Sunday, October 19, 2008

Sunday Excerpts

The Op-ed columns in the Sunday Express make for disconcerting reading. This week all three stalwarts turned their guns on India's weakness in the face of ongoing economic turmoil. Here are some interesting numbers and arguments -

The Turning of the Wheel - 'Out of my Mind' - Meghnad Desai


Nehruvian Socialism: It should be said that Nehru only nationalized two firms - Imperial Bank of India, which became the State Bank, and life insurance, to create LIC. The economy grew 45% in 10 years in the fifties. It was his daughter who nationalized banks and tried to take over trade in food grains. As growth collapsed and inflation increased, she nationalized even more until Emergency had to be invoked to protest (Indira) Gandhi Socialism.

Whoever wins the next election will concede the demand for job protection and large uneconomic subsidies to sustain the protected jobs. For a spoiled middle class which enjoys $50billion of petrol subsidies, Socialism means even larger subsidies on jobs, to sustain low EMIs and for higher education in elite institutions.


TAVLEEN SINGH - Still a Land of Starving Millions

Global Hunger Index reported last week that more than 200 million Indians live in hunger and that 47% of Indian children are malnourished. Conditions in parts of Madhya Pradesh are as bad as Ethiopia and Chad and our infant mortality rate is worse than war-ravaged Eritrea. Despite our economy growing at 8% annually since 2002, three-quarters of our population lives on Rs. 25 a day.

These are sickening figures but Indian newspapers hate poverty so the report was virtually ignored here...


SUDHEENDRA KULKARNI - Importing a 'Made-in-America' crisis

$ 10.3 trillion denotes the outstanding pubic debt of the United States of America as of 17 October 2008. Just three years ago, at the end of 2005, it was $7.9 trillion, which itself was about nine times its 1980s level.
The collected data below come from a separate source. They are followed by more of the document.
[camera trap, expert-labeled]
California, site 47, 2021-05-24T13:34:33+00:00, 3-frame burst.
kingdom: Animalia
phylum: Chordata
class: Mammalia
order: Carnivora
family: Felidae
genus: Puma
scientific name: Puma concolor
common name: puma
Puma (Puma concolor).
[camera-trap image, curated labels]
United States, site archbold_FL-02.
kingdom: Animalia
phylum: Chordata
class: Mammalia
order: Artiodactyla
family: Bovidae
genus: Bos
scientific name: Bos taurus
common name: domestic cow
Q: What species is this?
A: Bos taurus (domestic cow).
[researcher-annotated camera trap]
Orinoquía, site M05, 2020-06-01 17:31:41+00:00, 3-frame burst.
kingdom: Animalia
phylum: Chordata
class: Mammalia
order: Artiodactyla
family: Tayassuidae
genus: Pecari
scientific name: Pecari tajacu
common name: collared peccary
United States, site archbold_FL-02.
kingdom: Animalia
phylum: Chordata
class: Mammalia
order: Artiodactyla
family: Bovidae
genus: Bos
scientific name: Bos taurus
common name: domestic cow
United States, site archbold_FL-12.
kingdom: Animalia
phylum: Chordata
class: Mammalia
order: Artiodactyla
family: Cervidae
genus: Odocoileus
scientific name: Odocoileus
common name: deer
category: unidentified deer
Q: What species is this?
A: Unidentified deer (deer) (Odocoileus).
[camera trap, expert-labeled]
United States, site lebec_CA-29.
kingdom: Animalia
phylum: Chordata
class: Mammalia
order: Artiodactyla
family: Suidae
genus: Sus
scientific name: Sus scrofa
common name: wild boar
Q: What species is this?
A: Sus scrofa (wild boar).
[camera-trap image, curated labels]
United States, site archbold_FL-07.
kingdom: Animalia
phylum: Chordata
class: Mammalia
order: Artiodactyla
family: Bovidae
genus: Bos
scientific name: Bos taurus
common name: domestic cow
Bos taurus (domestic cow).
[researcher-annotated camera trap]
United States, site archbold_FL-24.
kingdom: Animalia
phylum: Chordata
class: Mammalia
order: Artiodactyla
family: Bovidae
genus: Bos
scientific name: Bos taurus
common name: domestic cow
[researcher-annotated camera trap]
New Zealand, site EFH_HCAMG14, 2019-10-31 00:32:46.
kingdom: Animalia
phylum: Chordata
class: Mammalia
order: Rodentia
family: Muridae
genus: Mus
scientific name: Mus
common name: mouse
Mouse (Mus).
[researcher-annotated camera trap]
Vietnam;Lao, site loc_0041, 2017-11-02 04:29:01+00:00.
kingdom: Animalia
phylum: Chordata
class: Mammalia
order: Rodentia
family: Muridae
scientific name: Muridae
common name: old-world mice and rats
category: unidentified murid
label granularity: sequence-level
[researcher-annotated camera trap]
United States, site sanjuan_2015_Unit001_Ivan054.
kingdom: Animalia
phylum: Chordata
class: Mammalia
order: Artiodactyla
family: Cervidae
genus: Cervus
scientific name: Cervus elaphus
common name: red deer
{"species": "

The National Debt Clock at NY Times Square recently ran out of spaces.

America's gross debt amounts to 70% of the country's GDP this year.

Four-fifths of US borrowings are from foreign institutions and governments, including Government of India, which as invested in dollar-denominated debt instruments issued by the US Treasury.

(US has been fighting wars in foreign lands using borrowed money)

  • In US economy interest rates are kept artificially low for a prolonged period of time, citizens were first addicted to consumerism and then the culture of 'living the good life' by borrowing.
  • Americans spend $800 billion more than they earned. An average American family owns 13 credit cards, and 40% of them have a balance.
  • US Household debt grew from $ 7 trilion in 2001 to $14 trillion in 2008.

An entire industry of financial jugglery came into being to translate greed into profits. An this non-productive industry of 'financial products', and not the real industry of making physical products became America's primary business. Manufacturing today accounts for only 12% of USA's GDP.